The whole corpus of tales involving the Fairy-marriage motif is classified as Thompson F302, and there is no doubt that Tolkien knew the tale in some or another version, be it an original Celtic story (Tolkien owned a private Celtic library) or some later retelling, such as the Middle English
Sir Launfal, itself inspired by the Old French
Lanval, one of the
Lais of Marie de France, in which Sir Launfal meets the daughter of the King of Faerie, who bestows on him a magical source of wealth, and will visit him whenever he wants, so long as he never tells anybody about her. Going further back, the nymph Calypso, who keeps Odysseus on her island Ogygia on an attempt to make him her immortal husband, can be taken as a further (and older) version of the same motif.
Associated with the Fairy or fée is the notion of Féerie or Faërie. The realm of Faërie is consistently portrayed in English folktales as a place endowed with a different timeline from our own, one such that travelers returning home from Faërie often find that centuries have passed while they were "away with the fairies" and everyone they knew and loved is gone. Conceived in the Irish
Echtra Condla as the place where there is no death, no strife, no sin, and no table-service, Faërie erases the whole of what time negatively entails, including the possibility of disagreement as well as social inequality. Thus it follows that the tales wherein the human lover joins the Fairy in the Otherworld are tales of time joining timelessness for a while or, in other words, tales of time being paused, or even, as in the Echtra Condla stopped once and for all.
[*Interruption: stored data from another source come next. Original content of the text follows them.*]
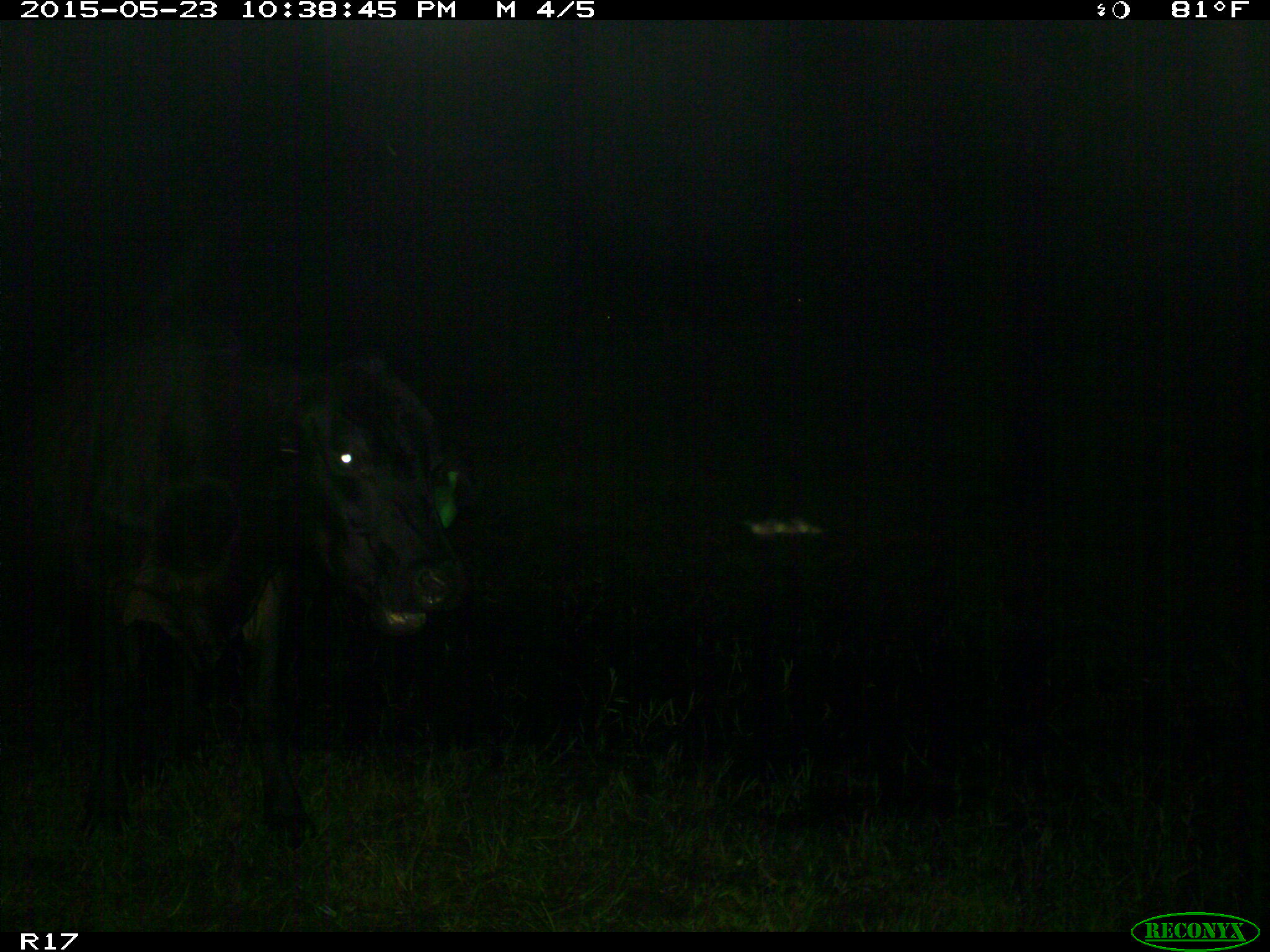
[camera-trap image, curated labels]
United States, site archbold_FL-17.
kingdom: Animalia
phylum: Chordata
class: Mammalia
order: Artiodactyla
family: Bovidae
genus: Bos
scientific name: Bos taurus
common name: domestic cow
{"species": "Bos taurus (domestic cow)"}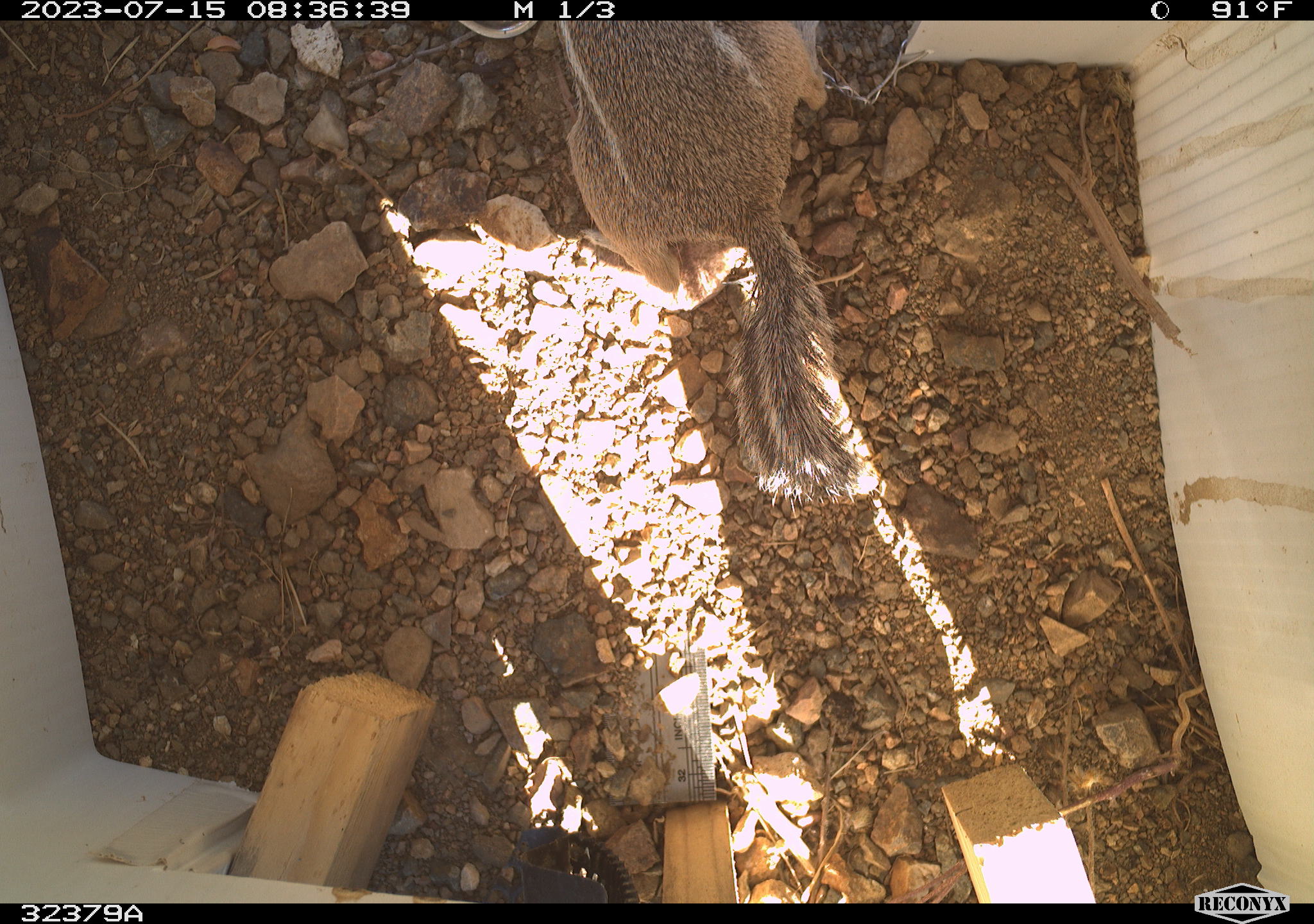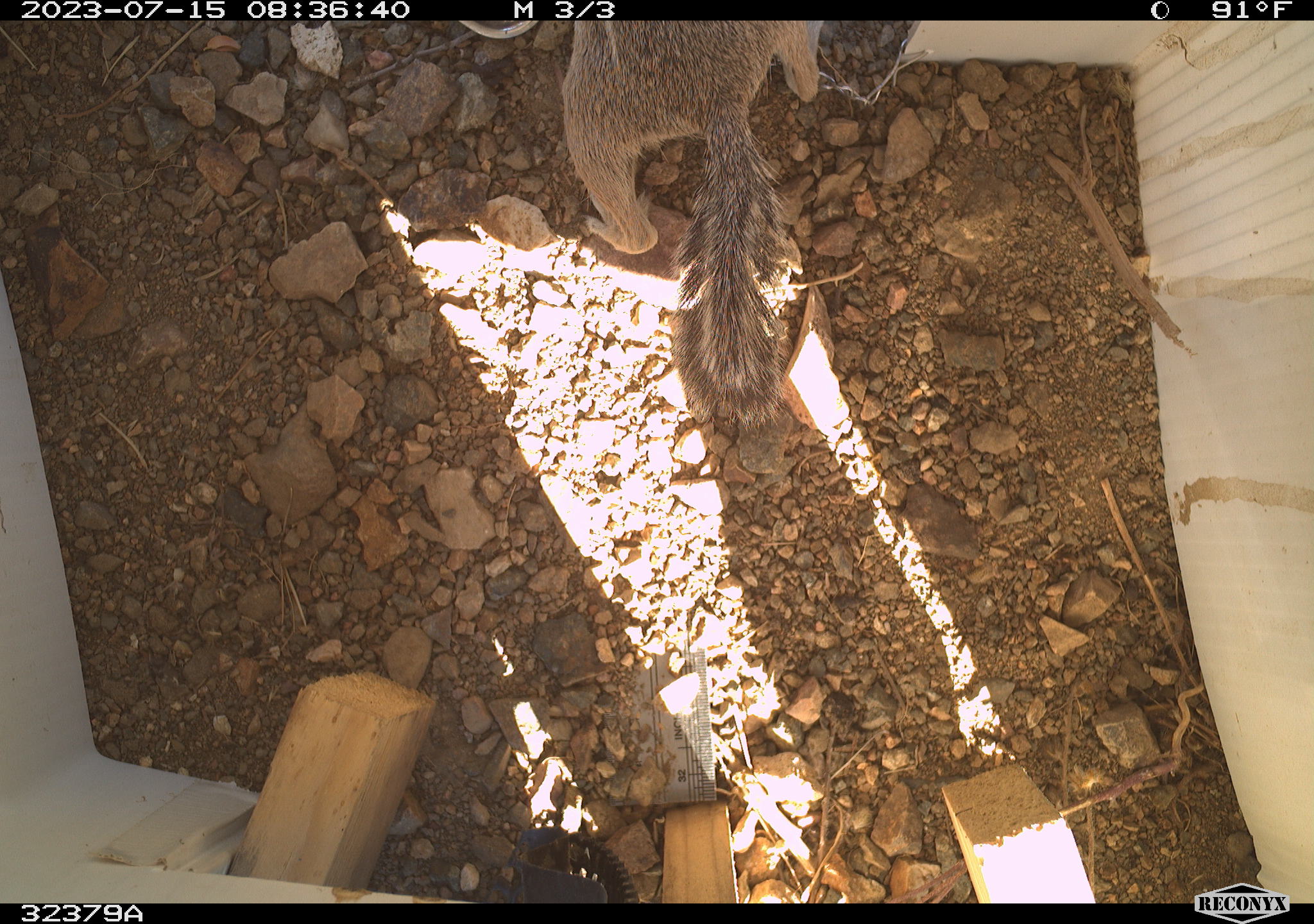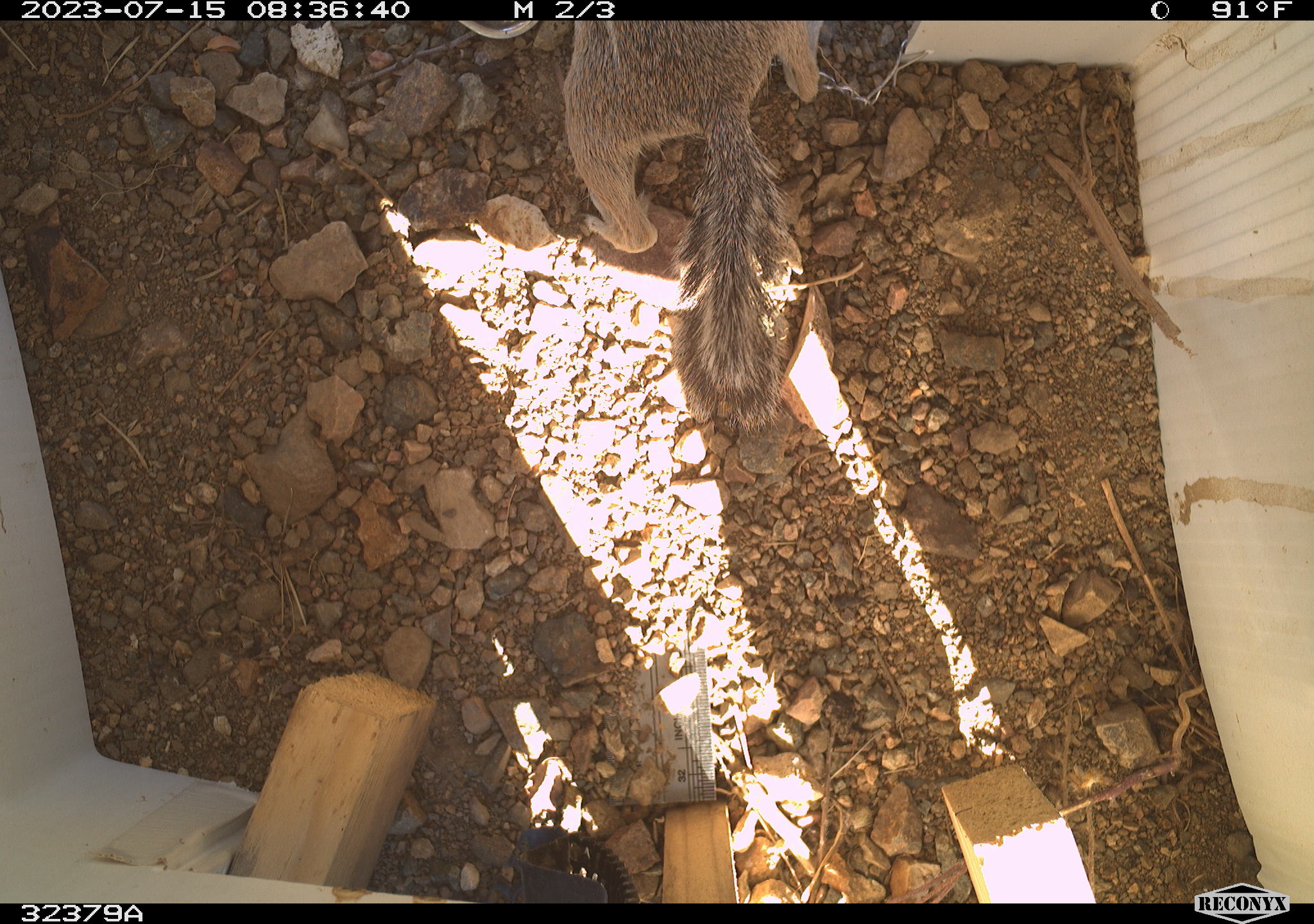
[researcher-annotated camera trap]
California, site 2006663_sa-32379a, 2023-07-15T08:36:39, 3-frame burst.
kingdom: Animalia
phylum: Chordata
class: Mammalia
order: Rodentia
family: Sciuridae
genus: Ammospermophilus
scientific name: Ammospermophilus leucurus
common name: white-tailed antelope squirrel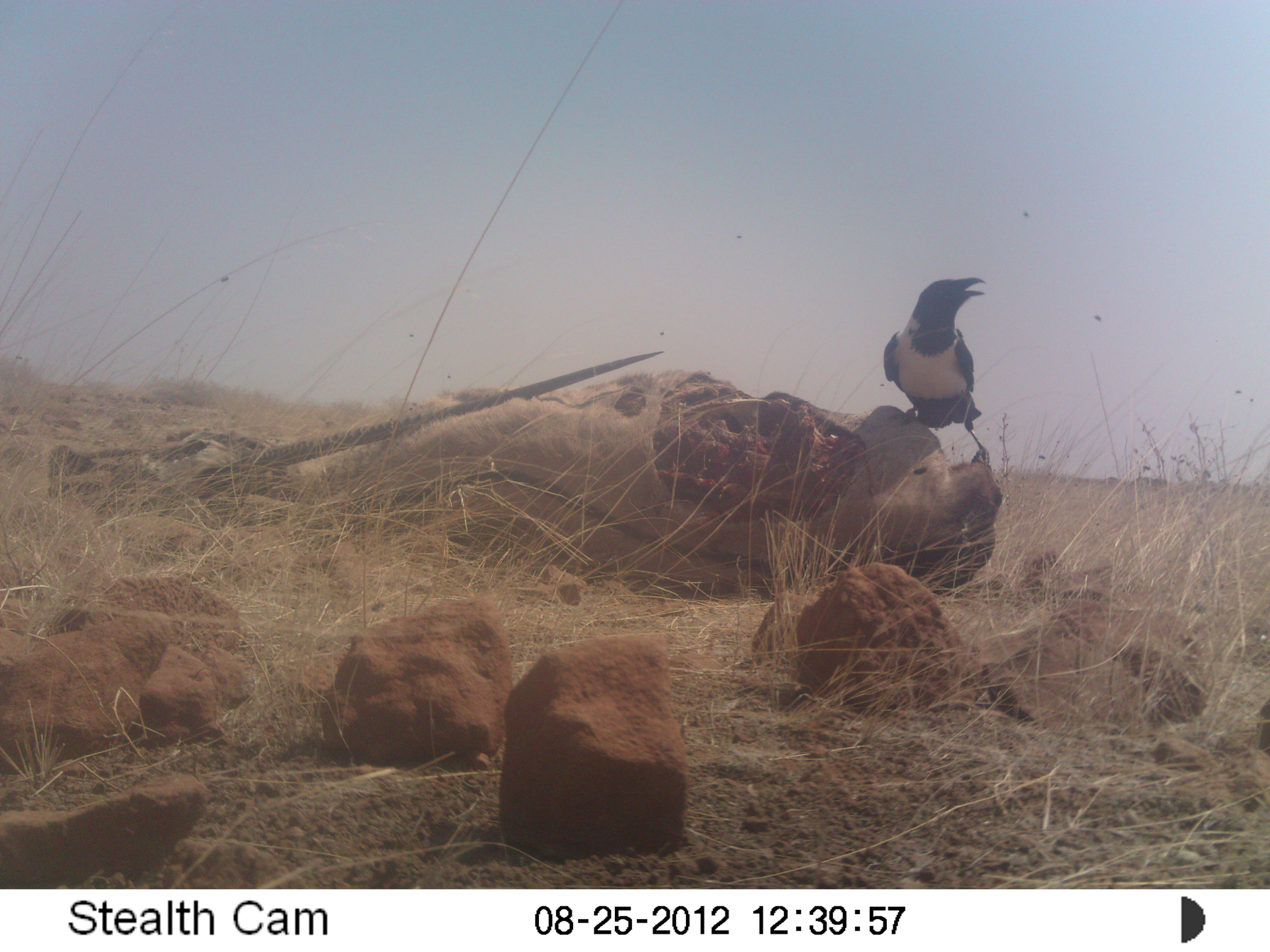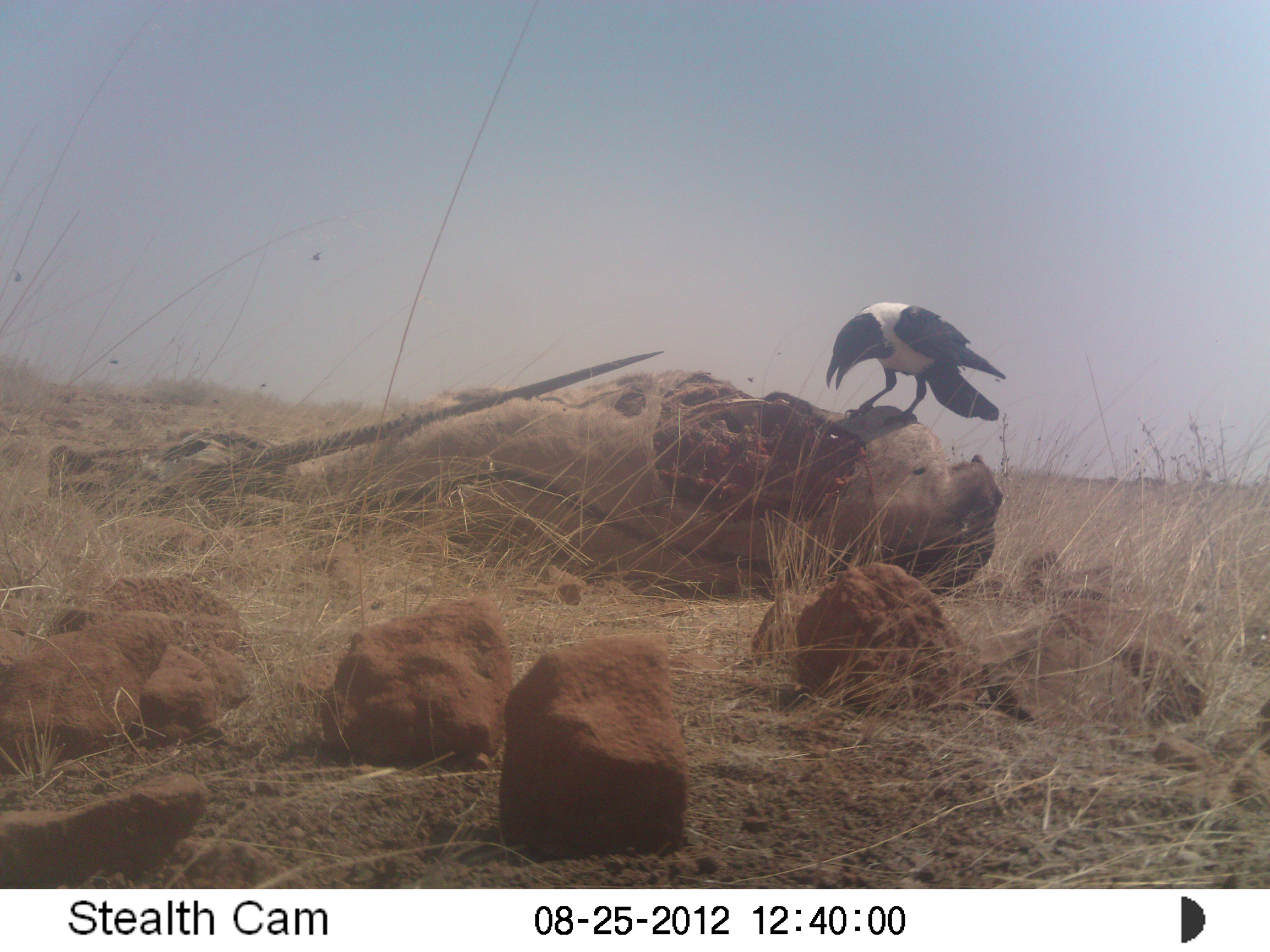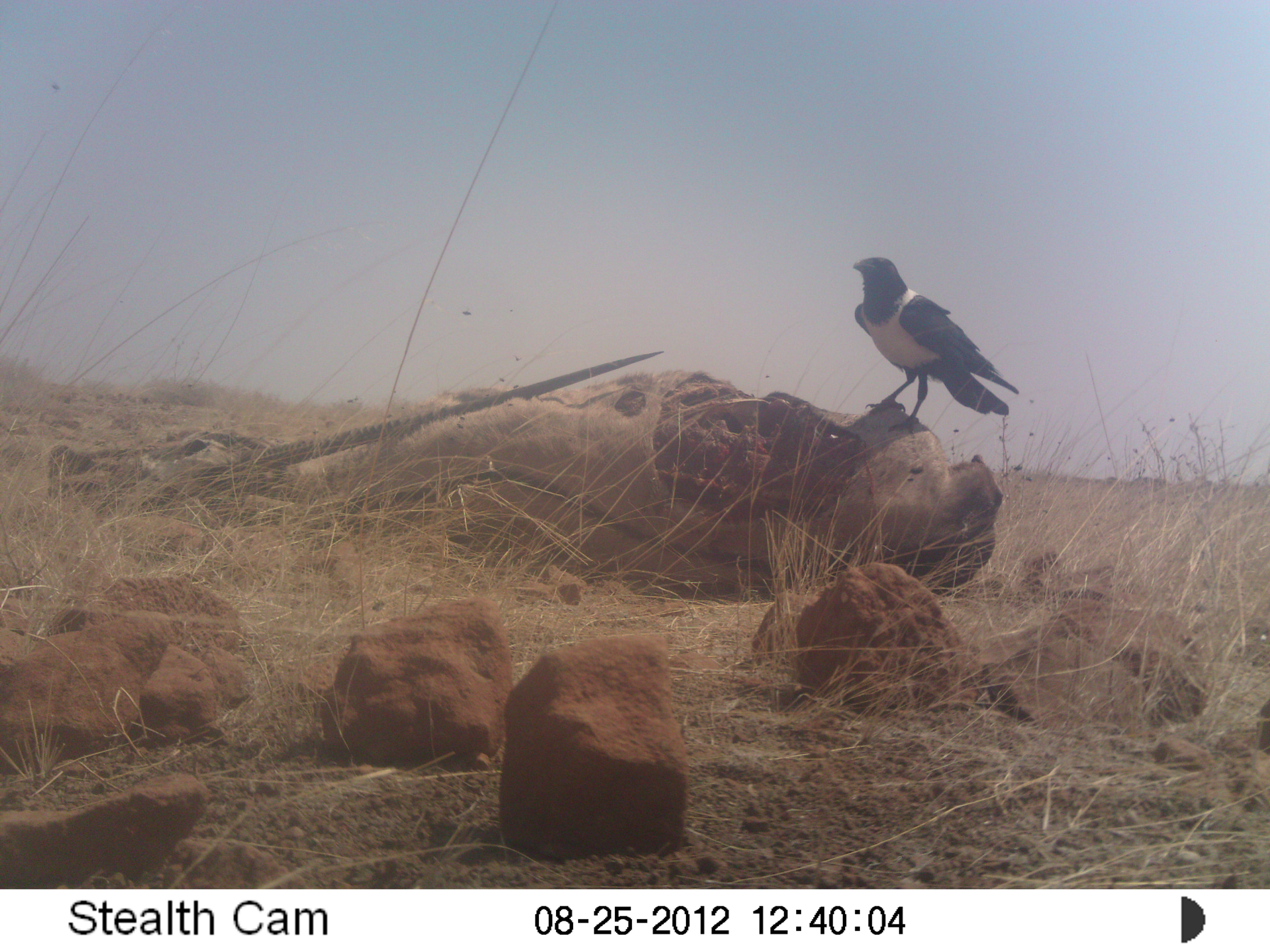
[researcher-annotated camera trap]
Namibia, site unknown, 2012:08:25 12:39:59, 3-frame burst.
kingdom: Animalia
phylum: Chordata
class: Aves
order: Passeriformes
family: Corvidae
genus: Corvus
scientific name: Corvus albus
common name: pied crow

On the other hand, in the Fairy-marriage tales, wherein the Fairy joins her husband in this world, it is possible to think of the Fairy-marriage as vinculated to conditions, which may even be a clear prohibition of some sort, whose setting constitutes the beginning of the time-window wherein the marriage itself may last, before the count-down reaches zero when inevitably the prohibition is ignored and the conditions are therefore violated. These are then tales of timelessness joining time for a while or, in other words, tales of timelessness set in motion, usually only for a while.